Burn injuries, caused by thermal energy, chemicals, or electricity, represent a significant trauma requiring immediate and specialized medical attention. The emergency room (ER) focuses on stabilizing the patient’s condition and stopping the progression of the injury to prevent complications like infection and fluid loss. Acute care aims to halt the destructive process, manage pain, and determine the precise severity of the wound to guide subsequent treatment decisions. This systematic approach ensures patients receive the appropriate level of care from the moment they arrive.
Immediate Steps Upon Arrival
The first priority upon a burn patient’s arrival in the ER is to follow the standard trauma protocol of Airway, Breathing, and Circulation (ABCs). Airway assessment is rapid, especially if smoke inhalation is suspected, indicated by facial burns, soot in the mouth or nose, or a hoarse voice, which may necessitate immediate intubation to secure breathing.
The burning process must be stopped entirely; this means gently removing all clothing and jewelry from the affected area, as these items can retain heat or become constricting bands due to swelling.

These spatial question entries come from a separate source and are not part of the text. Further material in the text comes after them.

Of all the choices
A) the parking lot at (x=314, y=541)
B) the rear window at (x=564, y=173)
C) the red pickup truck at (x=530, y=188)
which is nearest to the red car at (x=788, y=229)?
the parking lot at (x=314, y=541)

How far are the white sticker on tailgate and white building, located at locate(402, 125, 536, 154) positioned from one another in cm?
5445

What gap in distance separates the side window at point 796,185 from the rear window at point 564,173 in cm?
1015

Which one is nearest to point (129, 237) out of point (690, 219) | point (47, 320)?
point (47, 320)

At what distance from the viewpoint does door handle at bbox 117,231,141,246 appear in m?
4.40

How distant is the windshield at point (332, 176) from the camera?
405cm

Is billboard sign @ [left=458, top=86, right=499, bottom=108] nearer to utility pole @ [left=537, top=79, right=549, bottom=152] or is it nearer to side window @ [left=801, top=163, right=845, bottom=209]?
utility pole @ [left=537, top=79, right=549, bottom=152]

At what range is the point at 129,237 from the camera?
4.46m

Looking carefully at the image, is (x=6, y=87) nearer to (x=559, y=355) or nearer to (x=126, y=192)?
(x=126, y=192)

For chemical or electrical burns, the source of the agent must be removed or neutralized to stop the ongoing tissue damage. Chemical burns are aggressively flushed with copious amounts of water to dilute and wash away the corrosive substance. Intravenous access is established immediately, often using two large-bore catheters, in preparation for potential massive fluid administration.
Classifying the Injury
Once the patient is stabilized, the medical team conducts a thorough assessment to classify the injury based on burn depth and the total body surface area (TBSA) affected. Burn depth is categorized by degrees, reflecting the layers of skin and underlying tissue involved. A first-degree burn affects only the epidermis, causing redness and pain but no blistering, like a typical sunburn.

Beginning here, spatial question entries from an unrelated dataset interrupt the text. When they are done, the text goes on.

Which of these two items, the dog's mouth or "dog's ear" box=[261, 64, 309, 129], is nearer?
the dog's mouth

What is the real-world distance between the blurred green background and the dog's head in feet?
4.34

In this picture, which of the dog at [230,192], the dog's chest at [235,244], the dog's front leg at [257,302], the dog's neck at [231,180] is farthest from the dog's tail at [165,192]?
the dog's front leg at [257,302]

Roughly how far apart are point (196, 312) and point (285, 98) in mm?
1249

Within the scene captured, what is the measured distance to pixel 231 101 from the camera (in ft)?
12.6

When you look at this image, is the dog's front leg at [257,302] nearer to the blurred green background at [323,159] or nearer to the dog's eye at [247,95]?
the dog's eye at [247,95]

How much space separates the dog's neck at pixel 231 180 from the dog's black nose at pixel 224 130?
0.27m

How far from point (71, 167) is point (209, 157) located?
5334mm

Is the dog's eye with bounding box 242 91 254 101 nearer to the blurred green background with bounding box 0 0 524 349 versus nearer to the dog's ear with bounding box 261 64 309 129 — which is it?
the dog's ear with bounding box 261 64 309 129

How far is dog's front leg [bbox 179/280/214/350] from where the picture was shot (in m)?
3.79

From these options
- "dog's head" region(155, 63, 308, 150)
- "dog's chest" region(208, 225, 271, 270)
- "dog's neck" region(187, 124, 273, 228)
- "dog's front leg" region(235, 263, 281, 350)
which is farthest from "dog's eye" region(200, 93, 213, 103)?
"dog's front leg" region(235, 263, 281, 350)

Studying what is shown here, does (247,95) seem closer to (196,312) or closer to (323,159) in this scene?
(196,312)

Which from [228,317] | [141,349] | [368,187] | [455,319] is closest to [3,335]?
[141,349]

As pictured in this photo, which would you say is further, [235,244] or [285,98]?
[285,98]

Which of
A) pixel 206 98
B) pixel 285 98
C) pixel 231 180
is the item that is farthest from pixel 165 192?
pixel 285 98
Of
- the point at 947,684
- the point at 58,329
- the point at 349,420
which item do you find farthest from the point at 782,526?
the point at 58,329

Second-degree burns extend into the dermis, resulting in fluid-filled blisters, significant pain, and a mottled red appearance. These are classified as superficial or deep partial-thickness based on the depth within the dermis. Third-degree, or full-thickness, burns destroy all layers of the skin, appearing white, leathery, or charred, and are often painless due to nerve ending destruction. Fourth-degree burns are the most severe, extending through the skin into fat, muscle, or bone.
The extent of the injury is calculated using a tool like the Rule of Nines for adults, which divides the body into sections representing 9% or multiples of 9% of the TBSA. For example, the entire head and neck account for 9%, each arm is 9%, and the entire front torso is 18%. For children, the Lund-Browder chart offers a more accurate assessment, as it accounts for the proportionally larger head size in pediatric patients. Only second-, third-, and fourth-degree burns are included in the TBSA calculation, as first-degree burns do not require fluid resuscitation calculations. This precise TBSA percentage is a critical factor used to determine the necessary amount of intravenous fluids required to prevent shock.

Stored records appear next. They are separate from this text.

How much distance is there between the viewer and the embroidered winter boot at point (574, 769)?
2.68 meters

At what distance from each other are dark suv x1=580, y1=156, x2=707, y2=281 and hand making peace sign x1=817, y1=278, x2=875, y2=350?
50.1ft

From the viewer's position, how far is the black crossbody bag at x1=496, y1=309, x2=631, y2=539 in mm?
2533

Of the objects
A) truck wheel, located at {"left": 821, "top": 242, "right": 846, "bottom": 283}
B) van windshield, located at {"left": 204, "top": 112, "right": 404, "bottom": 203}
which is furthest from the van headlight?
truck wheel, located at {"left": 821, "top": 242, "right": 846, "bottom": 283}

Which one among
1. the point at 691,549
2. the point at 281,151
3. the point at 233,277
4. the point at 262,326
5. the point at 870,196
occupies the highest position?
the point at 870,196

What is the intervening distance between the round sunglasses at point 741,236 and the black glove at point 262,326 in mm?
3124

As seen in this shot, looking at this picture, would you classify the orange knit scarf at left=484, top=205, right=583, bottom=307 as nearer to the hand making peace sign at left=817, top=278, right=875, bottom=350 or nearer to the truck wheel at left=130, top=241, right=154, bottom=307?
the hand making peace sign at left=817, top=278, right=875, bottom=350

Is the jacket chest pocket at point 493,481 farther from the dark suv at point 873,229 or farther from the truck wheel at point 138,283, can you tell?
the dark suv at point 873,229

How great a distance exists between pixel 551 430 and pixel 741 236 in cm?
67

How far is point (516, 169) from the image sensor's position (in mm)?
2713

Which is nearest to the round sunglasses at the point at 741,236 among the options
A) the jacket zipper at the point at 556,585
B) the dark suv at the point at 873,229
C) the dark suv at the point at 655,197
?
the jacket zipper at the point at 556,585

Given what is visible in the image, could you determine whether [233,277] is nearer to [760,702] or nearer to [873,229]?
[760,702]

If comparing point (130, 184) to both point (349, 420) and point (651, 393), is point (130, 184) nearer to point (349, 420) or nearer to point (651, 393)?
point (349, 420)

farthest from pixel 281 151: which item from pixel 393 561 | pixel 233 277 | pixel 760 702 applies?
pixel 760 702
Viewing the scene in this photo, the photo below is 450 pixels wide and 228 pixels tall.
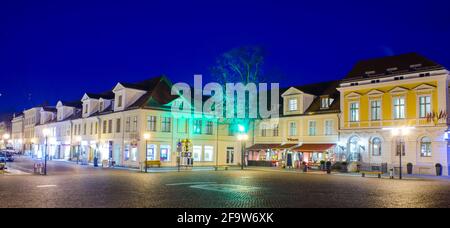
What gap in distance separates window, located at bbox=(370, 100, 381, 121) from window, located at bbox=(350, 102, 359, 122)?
1639mm

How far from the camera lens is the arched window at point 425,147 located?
40.5m

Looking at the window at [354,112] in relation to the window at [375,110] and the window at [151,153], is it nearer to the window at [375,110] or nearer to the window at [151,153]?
the window at [375,110]

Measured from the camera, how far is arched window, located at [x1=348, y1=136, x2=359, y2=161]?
152 ft

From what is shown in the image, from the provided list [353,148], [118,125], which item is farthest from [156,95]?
[353,148]

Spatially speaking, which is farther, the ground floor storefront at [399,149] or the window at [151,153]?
the window at [151,153]

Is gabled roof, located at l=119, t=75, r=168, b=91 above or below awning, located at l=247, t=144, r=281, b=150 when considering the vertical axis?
above

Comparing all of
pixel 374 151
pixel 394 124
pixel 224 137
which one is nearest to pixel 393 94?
pixel 394 124

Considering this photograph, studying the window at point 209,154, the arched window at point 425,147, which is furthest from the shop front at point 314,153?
the window at point 209,154

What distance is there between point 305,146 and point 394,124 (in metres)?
10.9

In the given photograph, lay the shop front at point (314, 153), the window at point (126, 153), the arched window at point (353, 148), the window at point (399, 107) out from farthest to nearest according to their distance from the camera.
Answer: the window at point (126, 153), the shop front at point (314, 153), the arched window at point (353, 148), the window at point (399, 107)

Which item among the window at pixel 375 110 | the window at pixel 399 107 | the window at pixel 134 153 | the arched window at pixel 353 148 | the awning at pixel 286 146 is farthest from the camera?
the awning at pixel 286 146

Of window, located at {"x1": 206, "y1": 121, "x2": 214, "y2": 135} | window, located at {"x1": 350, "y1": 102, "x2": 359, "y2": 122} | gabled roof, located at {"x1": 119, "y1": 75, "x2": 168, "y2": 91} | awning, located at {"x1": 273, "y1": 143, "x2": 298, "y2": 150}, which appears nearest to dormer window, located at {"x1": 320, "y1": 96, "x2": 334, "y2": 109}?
window, located at {"x1": 350, "y1": 102, "x2": 359, "y2": 122}

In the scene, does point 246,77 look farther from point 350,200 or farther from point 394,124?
point 350,200

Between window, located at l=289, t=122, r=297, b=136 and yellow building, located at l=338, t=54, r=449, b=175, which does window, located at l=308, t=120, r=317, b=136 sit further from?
yellow building, located at l=338, t=54, r=449, b=175
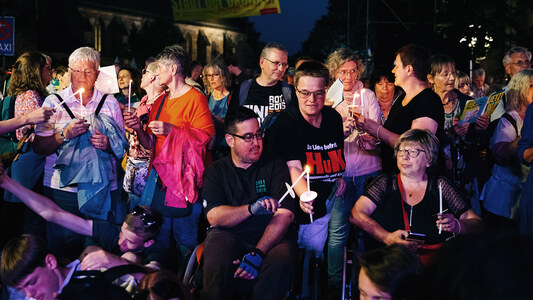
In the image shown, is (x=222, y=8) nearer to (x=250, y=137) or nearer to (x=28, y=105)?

Acute Care and Pain Management
Pain management is a central component of acute burn care, typically starting with intravenous opioid medications due to their rapid onset and effectiveness for severe pain. Pain is treated before, during, and after any wound manipulation. The wound itself is then meticulously cleaned through debridement, which involves removing loose, non-viable, or dead tissue and ruptured blisters to reduce infection risk.
Following debridement, a topical antimicrobial agent, such as silver sulfadiazine, is applied to combat bacterial growth. This cream is effective against a broad spectrum of microbes and helps keep the burn wound moist. The wound is then covered with sterile, non-adherent dressings to protect the exposed tissue from contamination.
For patients with burns greater than 20% TBSA, fluid resuscitation is calculated using specialized protocols like the Parkland formula. This formula estimates the total volume of intravenous crystalloid solution needed over the first 24 hours based on the patient’s weight and the calculated TBSA. Half of the calculated fluid volume is administered during the first eight hours from the time of injury, with the remaining half delivered over the next sixteen hours. Tetanus prophylaxis is also addressed for all burn patients, as the injury constitutes a high-risk wound for bacterial contamination.
Determining Next Steps and Follow-Up
The final stage of ER management involves determining the patient’s disposition, dictated by the burn’s severity and location. Patients with minor burns, such as first-degree or small superficial second-degree burns, are discharged with detailed instructions for at-home wound care and pain control. They receive a clear plan for outpatient follow-up with a primary care provider or a specialized burn clinic.
Patients with moderate burns, such as deep second-degree burns or those covering a larger TBSA, may require admission to a general hospital bed for close observation, intravenous fluid management, and consistent wound care. Transfer to a specialized burn center is required for major burns, including third-degree burns or second-degree burns over 20% TBSA in adults (or 10% in children/elderly).
Transfer is also necessary for:
- Electrical burns.
- Chemical burns.
- Burns accompanied by a suspected inhalation injury or associated trauma.
- Burns involving the face, hands, feet, genitalia, perineum, or major joints due to potential functional impairment.
The ER team coordinates the transfer, ensuring stabilization and continuous monitoring throughout the transport process.